“I’m still here”
“I’M STILL HERE”
January the 8th 2025. My 66th birthday, second anniversary of the attempted coup in Brasilia, and the day that Zuckerberg decided to abandon fact-checking on his social media platforms, a decision celebrated by Eduardo Bolsonaro who in a moment of triumphant idiocy declared that now the Trumpist agenda has been fully legitimised, ‘many facts will be revised’ and the left will be finally vanquished. It is highly unlikely that he or any other right-wing extremist will have participated in the applause that greeted the announcement three days earlier of Fernanda Torres’ Golden Globe award for her performance in the Walter Salles film, Ainda Estou Aqui, “I’m still here.” There are a number of reasons for this.

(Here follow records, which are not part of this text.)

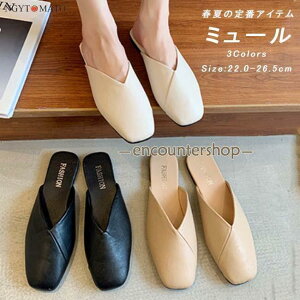 ~[pvX fB[X ~[T_ XNGAgD ~[ tbgq[ pvX ƂȂ JWA ₷ ₷  l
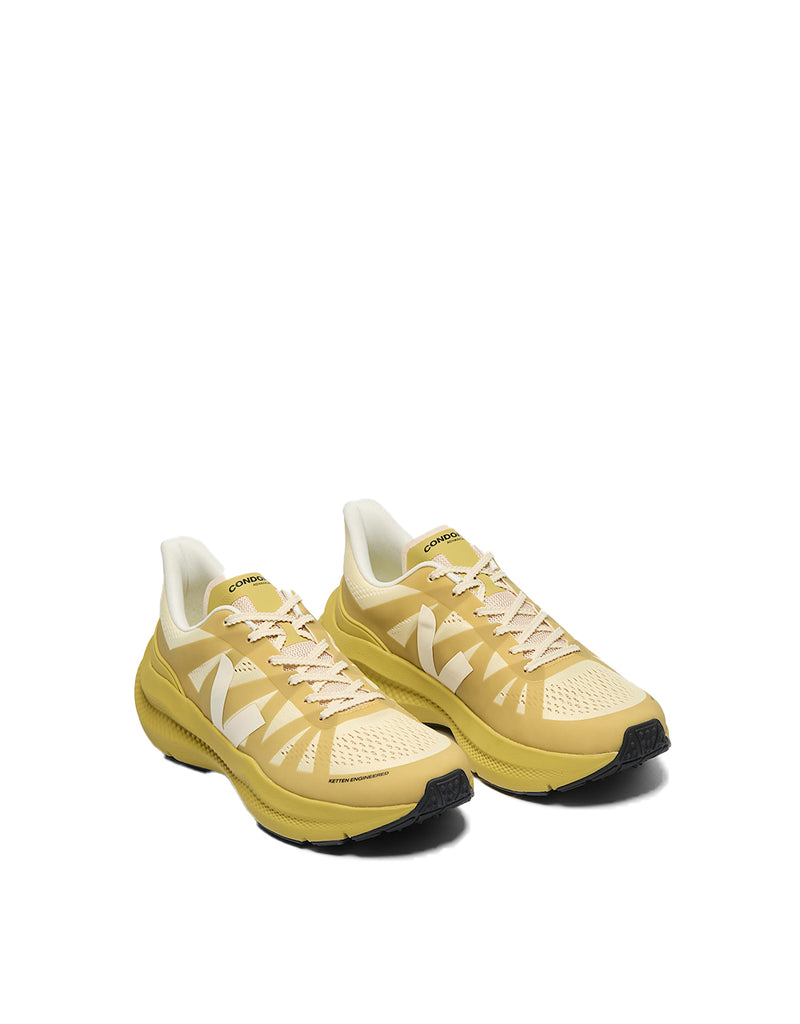 Veja CONDOR 3 ADVANCED ENGINEERED-MESH SUN LIQUOR (2)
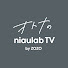 QWK1JPBfyHw-channel-avatar-大人の似合うラボTV byZOZO 無理しない4,50代ファッション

First, such representatives of the end of history are largely uninterested in cinema that highlights State violence and social injustice. Second, the film deals directly with the consequences of the military dictatorship launched in 1964, a dictatorship that apologists deny ever really happened. The playbook is familiar. The tanks and soldiers on the street were a necessary security measure to rescue the country from diabolic communists, and as for rumours of torture, they are just malicious fictions with no foundation in truth. And so, the rewriting of history goes on. Daughter of Fernanda Montenegro, who starred in another iconic Salles film, Central do Brasil, Torres plays the wife of an engineer kidnapped and murdered by the military and who devotes the rest of her life to the struggle for human rights. A documentary drama based on the book by Marcelo Rubens Paiva, it is subtle in its evocation of the fear and terror that descended on Brasil for twenty years. Perhaps most important of all, it sends out a clear message about the fragility of democracy and the inherent dangers that lurk in the contemporary rise of far-right authoritarianism. When the secret police come, they can come for anyone, even a privileged upper middle class white family.